1) Velocity: 9.9 m/s and 14 m/s
The motion of the diver is a free-fall motion, so it is a uniform accelerated motion. Choosing downward as positive direction, the final velocity can be found by using the following suvat equation:
[tex]v^2-u^2=2as[/tex]
where
v is the final velocity
u = 0 is the initial velocity (the diver starts from rest)
[tex]a=g=9.8 m/s^2[/tex] is the acceleration of gravity
s is the displacement
For the diver jumping from 5 m, s = 5 m, so
[tex]v=\sqrt{2as}=\sqrt{2(9.8)(5)}=9.9 m/s[/tex]

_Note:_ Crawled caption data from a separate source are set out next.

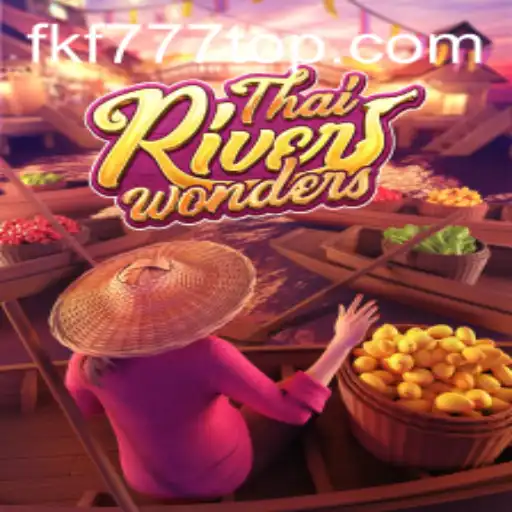 Exploring the Thrills of ThaiRiverWonders: The Latest Sensation with FKF777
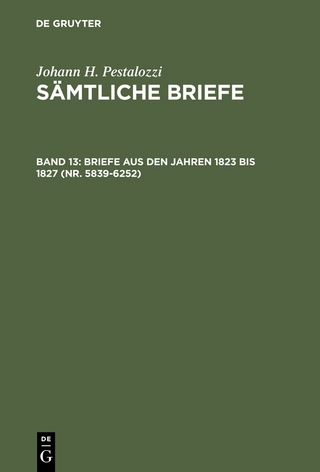 Briefe aus den Jahren 1823 bis 1827 (Nr. 5839-6252)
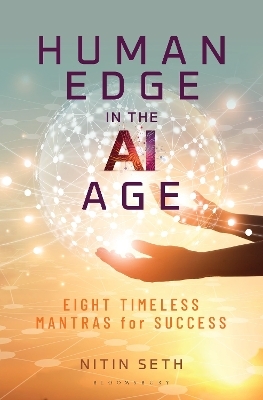 Human Edge in the AI Age - Nitin Seth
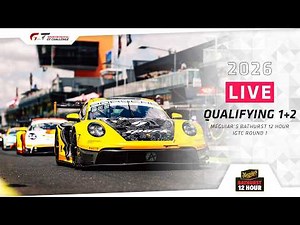 LIVE | Qualifying 1 + 2 | Meguiar’s Bathurst 12 Hour + #IGTC 2026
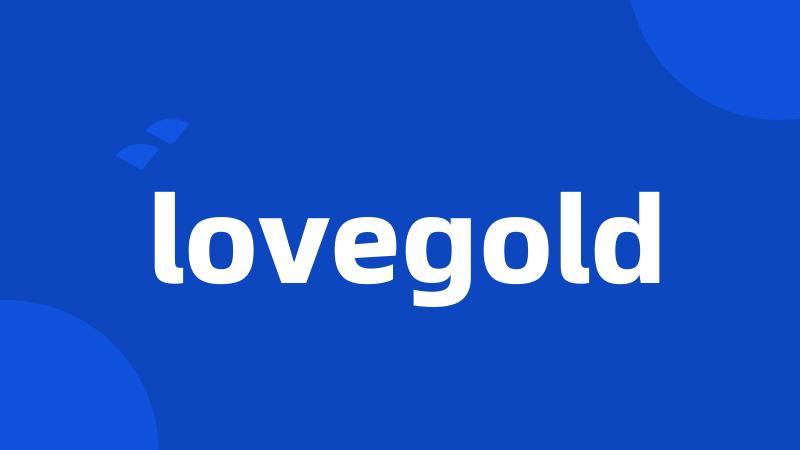 lovegold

For the diver jumping from 10 m, s = 10 m, so
[tex]v=\sqrt{2as}=\sqrt{2(9.8)(10)}=14 m/s[/tex]
2) Time: 1.01 s and 1.43 s
The time of flight of each diver can be found by using the other suvat equation
[tex]s=ut+\frac{1}{2}at^2[/tex]
And since u = 0, it can be reduced to
[tex]s=\frac{1}{2}at^2[/tex]
For the diver jumping from 5 m, s = 5 m, so we find
[tex]t=\sqrt{\frac{2s}{a}}=\sqrt{\frac{2(5)}{9.8}}=1.01 s[/tex]
For the diver jumping from 10 m, s = 10 m, so we find
[tex]t=\sqrt{\frac{2s}{a}}=\sqrt{\frac{2(10)}{9.8}}=1.43 s[/tex]